FIGS. 4a and 4 b provide additional views of the embodiment of FIG. 3. FIG. 4a provides a top pictorial view of agent 406 comprising die 402 and package 404, where the arrow indicates the general bus direction with respect to the orientation of die 402 and package 404. As seen from FIG. 4a, the direction of the bus lines is substantially parallel to the edge of package 404. Also, die I/O pads 418 should be near the periphery of die 402 so that they are close to package pins 420 so as to shorten stub lengths and to allow an easier escape pattern.
FIG. 4b provides a plan view of vias 408 for agent 406 with respect to a direction perpendicular to motherboard 302. For simplicity, agent 406 is not shown in FIG. 4b, and only three stubs are explicitly shown. In practice, many or all of vias 408 may be connected to stubs. In the example of FIG. 4b, four bus traces or lines 410, 412, 414, and 416 are routed with respect to the via orientation as shown. In FIG. 4b, bus traces 410, 412, 414, and 416, and vias 408, may not necessarily lie in the same plane.
In general, for the embodiment of FIG. 4b and other embodiments, vias 408 define a regular array. The region between two consecutive rows (or columns) of a regular array of vias define a channel. For the embodiment of FIG. 4b and other embodiments, bus lines are routed so as to be within or underneath one and only one channel. That is, in an area or region of a board directly underneath a agent that is to be connected to a bus, individual bus traces making up the bus do not cross from one channel to the next. For the particular embodiment shown in FIG. 4b, bus traces 410 and 412 are in one channel, and bus traces 414 and 416 are in another channel. Bus topologies such as those according to the embodiments of FIGS. 3, 4a, and 4 b allow for relatively small stub lengths, and are found to address some or all of the problems cited in the Background.
For some applications, the length of the bus lines may introduce relatively large latencies. In such cases, for some embodiments, source synchronous communication may be employed, where the source (bus driver) sends both data and clock signals. In some embodiments, a quad pumped bus protocol may be used, where the ratio of the source synchronous clock rate to a common clock rate is equal to four, for example.

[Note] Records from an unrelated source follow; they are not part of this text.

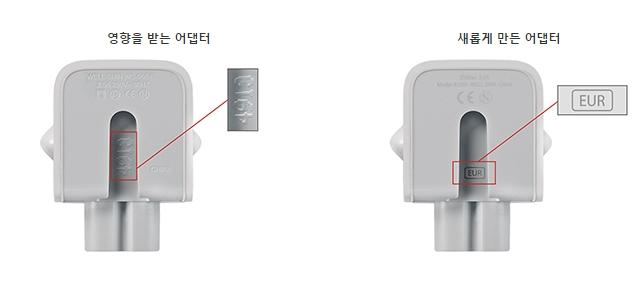 apple adapter recall 02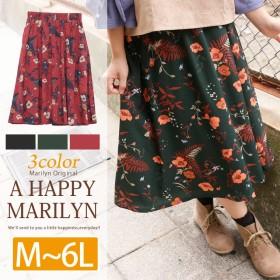 A HAPPY MARILYN ギャザースカート 花柄  ロング丈 裏地付き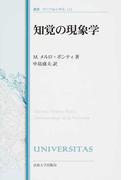 知覚の現象学 改装版 (叢書・ウニベルシタス)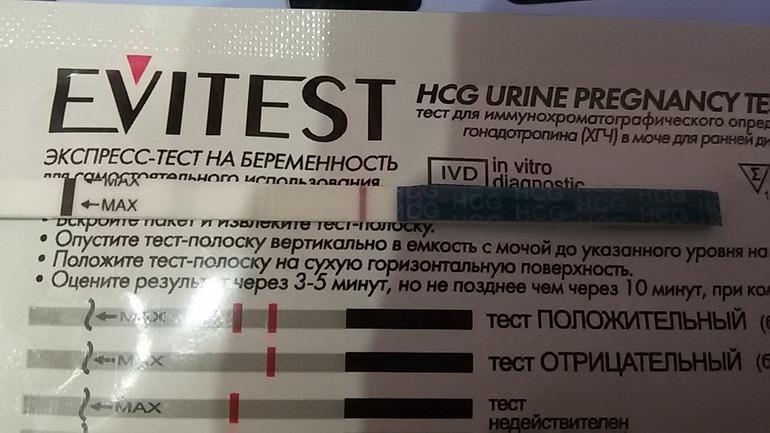 «тест на беременность выявляет наличие гормона hcg, и другие лекарства на это не влияют.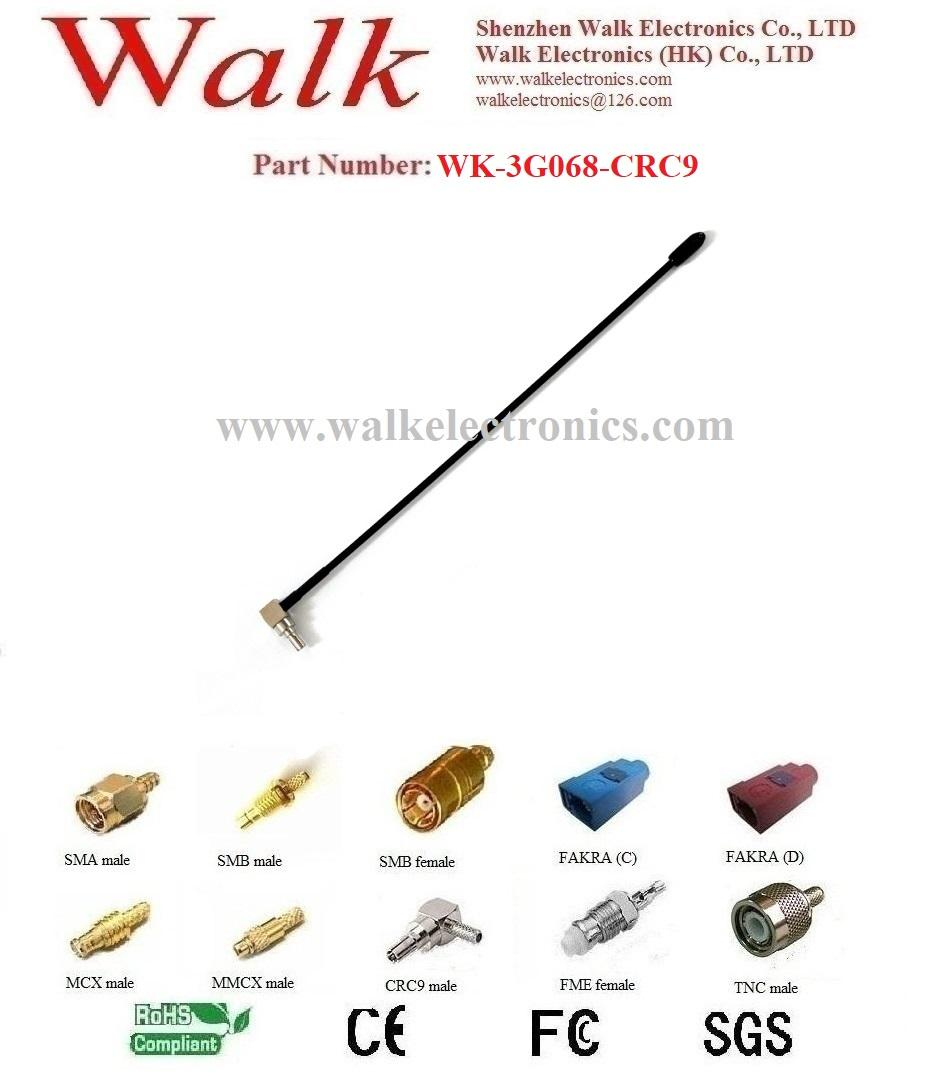 omni directional 5dBi CRC9 male angle gsm 3g antenna flexible crc9 3g antenna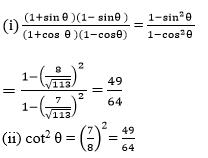 Ncert solutions class 10 chapter 8-2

An embodiment for wide busses is illustrated in FIGS. 5a and 5 b. FIG. 5a provides an edge view of a motherboard 512 having interconnector 514 mounted on it. Chip package 516 is mounted on interconnector 514. Interconnector 514 provides a connection between chip package 516 and bus traces (not shown in FIG. 5a) on motherboard 512, where the bus traces occupy a wider width than the dimension of chip package 516. A plan view from the top of chip package 516 is shown in FIG. 5b, where for simplicity only one bus trace 518 is shown. (Parts of bus trace 518 may not be visible in an actual embodiment.)
In FIG. 5b, bus trace 518 connects with interconnector 514 by way of vias 502 and 504. Bus trace 518 also extends on interconnector 514, shown in FIG. 5b, as portions 506 and 508. This extension of bus trace 518 on interconnector 514 connects with chip package 516 by way of via 509, and stub 510 provides the connection to die 520. In some embodiments, bus trace portions 506 and 508 may be linear, whereas in others they may be curved or non-linear, or any combination thereof. In one embodiment, the composition of interconnector 514 is such that the characteristic impedance of the portions 506 and 508 of bus trace 518 on interconnector 514 is substantially equal to the characteristic impedance of bus trace 518 on motherboard 512 so as to reduce signal reflection.
For the embodiment of FIGS. 5a and 5 b, the stub lengths are relatively short due to the use of interconnector 514. This reduces signal degradation due to signal reflection. In the particular embodiment of FIGS. 5a and 5 b, interconnector 514 is on the same side of motherboard 512 as chip package 516, so that interconnector 514 may be termed an interposer. However, in other embodiments, interconnector 514 may be on the opposite side of motherboard 512 relative to chip package 516, so that in these embodiments interconnector 514 may be termed an underposer.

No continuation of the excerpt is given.